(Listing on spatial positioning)
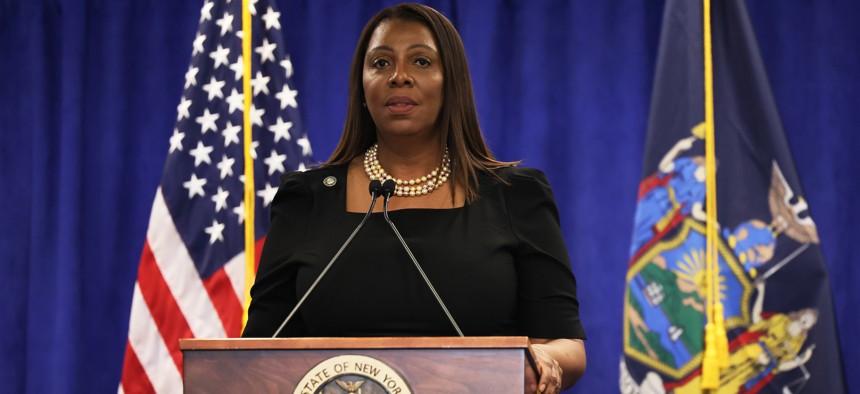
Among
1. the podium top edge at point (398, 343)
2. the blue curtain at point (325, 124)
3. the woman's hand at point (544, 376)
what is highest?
the blue curtain at point (325, 124)

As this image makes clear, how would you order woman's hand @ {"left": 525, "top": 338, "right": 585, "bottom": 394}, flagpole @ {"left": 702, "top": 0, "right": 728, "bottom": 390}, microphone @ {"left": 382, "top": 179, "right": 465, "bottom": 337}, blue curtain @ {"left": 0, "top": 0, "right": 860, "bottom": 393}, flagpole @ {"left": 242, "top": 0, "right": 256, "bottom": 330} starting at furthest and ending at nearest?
1. blue curtain @ {"left": 0, "top": 0, "right": 860, "bottom": 393}
2. flagpole @ {"left": 242, "top": 0, "right": 256, "bottom": 330}
3. flagpole @ {"left": 702, "top": 0, "right": 728, "bottom": 390}
4. microphone @ {"left": 382, "top": 179, "right": 465, "bottom": 337}
5. woman's hand @ {"left": 525, "top": 338, "right": 585, "bottom": 394}

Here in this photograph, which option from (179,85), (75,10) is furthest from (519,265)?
(75,10)

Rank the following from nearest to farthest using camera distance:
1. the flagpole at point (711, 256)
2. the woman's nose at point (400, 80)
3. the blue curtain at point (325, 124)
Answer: the woman's nose at point (400, 80), the flagpole at point (711, 256), the blue curtain at point (325, 124)

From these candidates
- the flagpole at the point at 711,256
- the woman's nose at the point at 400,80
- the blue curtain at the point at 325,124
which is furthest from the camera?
the blue curtain at the point at 325,124

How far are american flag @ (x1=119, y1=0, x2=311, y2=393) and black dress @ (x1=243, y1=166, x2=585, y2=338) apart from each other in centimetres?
165

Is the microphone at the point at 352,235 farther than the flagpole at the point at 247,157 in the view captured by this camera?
No

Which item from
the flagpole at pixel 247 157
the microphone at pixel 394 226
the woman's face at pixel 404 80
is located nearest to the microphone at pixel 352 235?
the microphone at pixel 394 226

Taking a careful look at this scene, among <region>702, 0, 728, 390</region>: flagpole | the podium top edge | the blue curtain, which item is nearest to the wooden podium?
the podium top edge

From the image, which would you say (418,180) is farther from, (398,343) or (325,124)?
(325,124)

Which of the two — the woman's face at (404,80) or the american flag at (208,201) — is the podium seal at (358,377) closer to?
the woman's face at (404,80)

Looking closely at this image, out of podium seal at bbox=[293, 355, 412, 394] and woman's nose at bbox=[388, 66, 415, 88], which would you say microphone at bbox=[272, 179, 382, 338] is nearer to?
woman's nose at bbox=[388, 66, 415, 88]

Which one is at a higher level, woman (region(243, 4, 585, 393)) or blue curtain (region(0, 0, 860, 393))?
blue curtain (region(0, 0, 860, 393))

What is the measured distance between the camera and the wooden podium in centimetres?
143

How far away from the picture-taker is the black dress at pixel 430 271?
1.91m
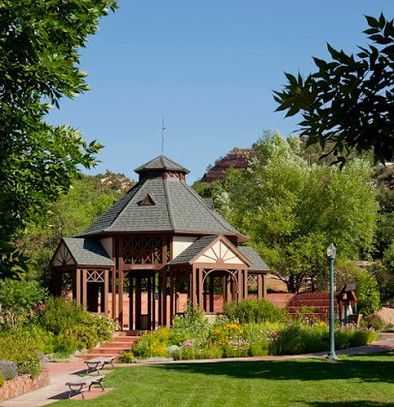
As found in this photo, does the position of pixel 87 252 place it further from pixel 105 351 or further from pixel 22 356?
pixel 22 356

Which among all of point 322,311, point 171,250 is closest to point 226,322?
point 171,250

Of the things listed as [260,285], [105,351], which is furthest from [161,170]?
[105,351]

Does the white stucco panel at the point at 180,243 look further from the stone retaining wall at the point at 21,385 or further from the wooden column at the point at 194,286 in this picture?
the stone retaining wall at the point at 21,385

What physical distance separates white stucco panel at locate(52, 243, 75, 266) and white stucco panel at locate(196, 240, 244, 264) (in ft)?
18.9

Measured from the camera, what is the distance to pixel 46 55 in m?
12.8

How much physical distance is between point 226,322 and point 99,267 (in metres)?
6.90

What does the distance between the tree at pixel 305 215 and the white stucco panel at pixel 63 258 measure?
46.7 feet

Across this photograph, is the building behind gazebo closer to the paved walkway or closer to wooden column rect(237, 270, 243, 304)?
wooden column rect(237, 270, 243, 304)

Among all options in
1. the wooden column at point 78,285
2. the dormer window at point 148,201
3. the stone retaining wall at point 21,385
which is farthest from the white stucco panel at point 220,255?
the stone retaining wall at point 21,385

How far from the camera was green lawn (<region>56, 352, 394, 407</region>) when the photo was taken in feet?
45.5

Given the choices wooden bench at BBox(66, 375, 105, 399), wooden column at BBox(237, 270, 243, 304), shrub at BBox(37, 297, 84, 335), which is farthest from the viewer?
wooden column at BBox(237, 270, 243, 304)

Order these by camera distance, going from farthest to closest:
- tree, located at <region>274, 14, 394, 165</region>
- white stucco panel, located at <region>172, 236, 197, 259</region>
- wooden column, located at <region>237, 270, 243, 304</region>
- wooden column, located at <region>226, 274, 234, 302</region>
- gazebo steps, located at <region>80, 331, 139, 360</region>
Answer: wooden column, located at <region>226, 274, 234, 302</region> → white stucco panel, located at <region>172, 236, 197, 259</region> → wooden column, located at <region>237, 270, 243, 304</region> → gazebo steps, located at <region>80, 331, 139, 360</region> → tree, located at <region>274, 14, 394, 165</region>

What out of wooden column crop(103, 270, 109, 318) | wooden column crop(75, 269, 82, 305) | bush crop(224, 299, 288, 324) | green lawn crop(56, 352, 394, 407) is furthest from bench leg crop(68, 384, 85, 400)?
wooden column crop(75, 269, 82, 305)

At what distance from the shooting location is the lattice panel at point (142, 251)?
1251 inches
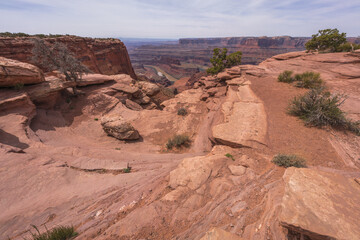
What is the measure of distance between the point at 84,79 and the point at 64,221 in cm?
1476

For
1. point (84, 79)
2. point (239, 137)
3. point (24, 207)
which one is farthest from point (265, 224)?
point (84, 79)

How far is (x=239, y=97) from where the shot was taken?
10469mm

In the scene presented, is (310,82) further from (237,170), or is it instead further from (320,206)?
(320,206)

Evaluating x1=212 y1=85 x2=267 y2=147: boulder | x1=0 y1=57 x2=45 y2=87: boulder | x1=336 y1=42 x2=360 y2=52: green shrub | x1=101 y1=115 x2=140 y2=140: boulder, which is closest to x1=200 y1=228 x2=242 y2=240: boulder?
x1=212 y1=85 x2=267 y2=147: boulder

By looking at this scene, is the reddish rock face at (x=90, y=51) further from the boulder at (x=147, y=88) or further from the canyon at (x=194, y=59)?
the canyon at (x=194, y=59)

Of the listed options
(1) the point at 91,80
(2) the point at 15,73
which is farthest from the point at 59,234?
(1) the point at 91,80

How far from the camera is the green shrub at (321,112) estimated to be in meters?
6.39

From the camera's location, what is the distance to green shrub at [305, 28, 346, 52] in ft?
64.6

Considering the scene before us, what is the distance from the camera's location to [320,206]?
90.4 inches

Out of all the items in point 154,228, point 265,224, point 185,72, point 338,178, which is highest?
point 338,178

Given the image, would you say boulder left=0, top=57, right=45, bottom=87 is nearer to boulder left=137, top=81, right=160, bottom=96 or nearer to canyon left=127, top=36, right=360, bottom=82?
boulder left=137, top=81, right=160, bottom=96

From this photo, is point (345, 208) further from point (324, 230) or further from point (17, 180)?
point (17, 180)

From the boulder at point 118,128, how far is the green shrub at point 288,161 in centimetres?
837

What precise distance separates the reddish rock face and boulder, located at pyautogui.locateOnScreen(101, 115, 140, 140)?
24948 mm
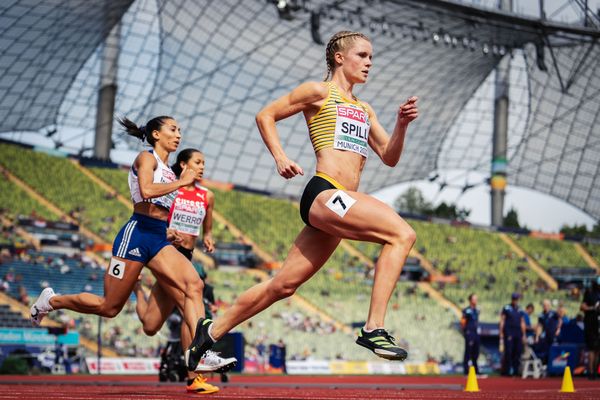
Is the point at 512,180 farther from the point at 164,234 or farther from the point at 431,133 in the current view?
the point at 164,234

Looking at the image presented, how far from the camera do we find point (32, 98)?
44469mm

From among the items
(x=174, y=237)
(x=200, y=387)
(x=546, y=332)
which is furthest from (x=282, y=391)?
(x=546, y=332)

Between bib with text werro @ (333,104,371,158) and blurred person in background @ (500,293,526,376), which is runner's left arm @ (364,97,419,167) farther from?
blurred person in background @ (500,293,526,376)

What is required - Extract every line of the listing above word for word, from beginning to end, and omit the pictures from your reply.

Exercise result -
Among
1. the podium top edge at point (398, 343)
2. the blue curtain at point (325, 124)
3. the woman's hand at point (544, 376)
what is highest?
the blue curtain at point (325, 124)

As this image makes clear, how would you order woman's hand @ {"left": 525, "top": 338, "right": 585, "bottom": 394}, flagpole @ {"left": 702, "top": 0, "right": 728, "bottom": 390}, microphone @ {"left": 382, "top": 179, "right": 465, "bottom": 337}, blue curtain @ {"left": 0, "top": 0, "right": 860, "bottom": 393}, flagpole @ {"left": 242, "top": 0, "right": 256, "bottom": 330} starting at furthest and ending at nearest?
1. blue curtain @ {"left": 0, "top": 0, "right": 860, "bottom": 393}
2. flagpole @ {"left": 242, "top": 0, "right": 256, "bottom": 330}
3. flagpole @ {"left": 702, "top": 0, "right": 728, "bottom": 390}
4. microphone @ {"left": 382, "top": 179, "right": 465, "bottom": 337}
5. woman's hand @ {"left": 525, "top": 338, "right": 585, "bottom": 394}

Here in this photograph, which option from (179,85), (75,10) is furthest from (519,265)?
(75,10)

Rank the following from nearest to farthest using camera distance:
1. the flagpole at point (711, 256)
2. the woman's nose at point (400, 80)
3. the blue curtain at point (325, 124)
Answer: the woman's nose at point (400, 80), the flagpole at point (711, 256), the blue curtain at point (325, 124)

From these candidates
- the flagpole at the point at 711,256
- the woman's nose at the point at 400,80
- the blue curtain at the point at 325,124
which is furthest from the camera?
the blue curtain at the point at 325,124

How far are american flag @ (x1=119, y1=0, x2=311, y2=393) and black dress @ (x1=243, y1=166, x2=585, y2=338) apart from each other in centimetres?
165

Is the microphone at the point at 352,235 farther than the flagpole at the point at 247,157 in the view captured by this camera?
No

Which item from
the flagpole at pixel 247 157
the microphone at pixel 394 226
the woman's face at pixel 404 80
is located nearest to the microphone at pixel 352 235?
the microphone at pixel 394 226

Taking a careful look at this scene, among <region>702, 0, 728, 390</region>: flagpole | the podium top edge | the blue curtain, which item is nearest to the wooden podium?
the podium top edge

From the image, which would you say (418,180) is farther from, (398,343) or (325,124)?
(325,124)

Which of the two — the woman's face at (404,80) or the american flag at (208,201) — is the podium seal at (358,377) closer to?
the woman's face at (404,80)

Looking closely at this image, out of podium seal at bbox=[293, 355, 412, 394] and woman's nose at bbox=[388, 66, 415, 88], which would you say microphone at bbox=[272, 179, 382, 338] is nearer to?
woman's nose at bbox=[388, 66, 415, 88]

Which one is at a higher level, woman (region(243, 4, 585, 393)) or blue curtain (region(0, 0, 860, 393))?
blue curtain (region(0, 0, 860, 393))

What is the measured distance between the camera and the wooden podium in centimetres?
143

How far away from the picture-taker is the black dress at pixel 430 271?
1.91m
As found in this photo, does the position of pixel 87 252 place it further from pixel 105 351 or further from pixel 22 356?
pixel 22 356

Which among all of point 322,311, point 171,250 is closest to point 226,322?
point 171,250

Of the things listed as [260,285], [105,351], which is furthest from [161,170]?
[105,351]

Does the white stucco panel at the point at 180,243 look further from the stone retaining wall at the point at 21,385 or further from the wooden column at the point at 194,286 in this picture?
the stone retaining wall at the point at 21,385

What physical distance separates white stucco panel at locate(52, 243, 75, 266) and white stucco panel at locate(196, 240, 244, 264) (in ft)?
18.9

Measured from the camera, what is the distance to pixel 46 55 in m?
12.8

How much physical distance is between point 226,322 and point 99,267 (in metres)?
6.90

What does the distance between the tree at pixel 305 215 and the white stucco panel at pixel 63 258 measure?
46.7 feet

Across this photograph, is the building behind gazebo closer to the paved walkway or closer to wooden column rect(237, 270, 243, 304)?
wooden column rect(237, 270, 243, 304)

Among all options in
1. the wooden column at point 78,285
2. the dormer window at point 148,201
3. the stone retaining wall at point 21,385
which is farthest from the white stucco panel at point 220,255?
the stone retaining wall at point 21,385

How far from the camera was green lawn (<region>56, 352, 394, 407</region>) when the photo was taken in feet?
45.5

Given the choices wooden bench at BBox(66, 375, 105, 399), wooden column at BBox(237, 270, 243, 304), shrub at BBox(37, 297, 84, 335), which is farthest from the viewer?
wooden column at BBox(237, 270, 243, 304)

Order these by camera distance, going from farthest to closest:
- tree, located at <region>274, 14, 394, 165</region>
- white stucco panel, located at <region>172, 236, 197, 259</region>
- wooden column, located at <region>237, 270, 243, 304</region>
- wooden column, located at <region>226, 274, 234, 302</region>
- gazebo steps, located at <region>80, 331, 139, 360</region>
Answer: wooden column, located at <region>226, 274, 234, 302</region> → white stucco panel, located at <region>172, 236, 197, 259</region> → wooden column, located at <region>237, 270, 243, 304</region> → gazebo steps, located at <region>80, 331, 139, 360</region> → tree, located at <region>274, 14, 394, 165</region>

What out of wooden column crop(103, 270, 109, 318) | wooden column crop(75, 269, 82, 305) | bush crop(224, 299, 288, 324) | green lawn crop(56, 352, 394, 407) is furthest from bench leg crop(68, 384, 85, 400)?
wooden column crop(75, 269, 82, 305)

At what distance from the shooting location is the lattice panel at point (142, 251)?
1251 inches
What is the measure of distance between the point at 84,79 and the point at 64,221 in cm?
1476

For
1. point (84, 79)
2. point (239, 137)
3. point (24, 207)
which one is farthest from point (265, 224)?
point (84, 79)

How far is (x=239, y=97) from where the shot was taken?
10469mm

In the scene presented, is (310,82) further from (237,170), or is it instead further from (320,206)?
(320,206)

Evaluating x1=212 y1=85 x2=267 y2=147: boulder | x1=0 y1=57 x2=45 y2=87: boulder | x1=336 y1=42 x2=360 y2=52: green shrub | x1=101 y1=115 x2=140 y2=140: boulder, which is closest to x1=200 y1=228 x2=242 y2=240: boulder?
x1=212 y1=85 x2=267 y2=147: boulder

By looking at this scene, is the reddish rock face at (x=90, y=51) further from the boulder at (x=147, y=88) or further from the canyon at (x=194, y=59)?
the canyon at (x=194, y=59)

Of the listed options
(1) the point at 91,80
(2) the point at 15,73
which is farthest from the point at 59,234?
(1) the point at 91,80

How far from the camera is the green shrub at (321,112) estimated to be in meters?
6.39

From the camera's location, what is the distance to green shrub at [305, 28, 346, 52] in ft?
64.6

Considering the scene before us, what is the distance from the camera's location to [320,206]?
90.4 inches

Out of all the items in point 154,228, point 265,224, point 185,72, point 338,178, which is highest?
point 338,178

Given the image, would you say boulder left=0, top=57, right=45, bottom=87 is nearer to boulder left=137, top=81, right=160, bottom=96 or nearer to canyon left=127, top=36, right=360, bottom=82?
boulder left=137, top=81, right=160, bottom=96

From this photo, is point (345, 208) further from point (324, 230) or further from point (17, 180)?
point (17, 180)

From the boulder at point 118,128, how far is the green shrub at point 288,161 in centimetres?
837

What precise distance separates the reddish rock face and boulder, located at pyautogui.locateOnScreen(101, 115, 140, 140)?
24948 mm
Is the point at 512,180 farther from the point at 164,234 or farther from the point at 431,133 in the current view?
the point at 164,234

Looking at the image presented, how far from the camera do we find point (32, 98)?
44469mm

From among the items
(x=174, y=237)
(x=200, y=387)
(x=546, y=332)
which is furthest from (x=282, y=391)?
(x=546, y=332)

Between bib with text werro @ (333,104,371,158) and blurred person in background @ (500,293,526,376), which is runner's left arm @ (364,97,419,167) farther from?
blurred person in background @ (500,293,526,376)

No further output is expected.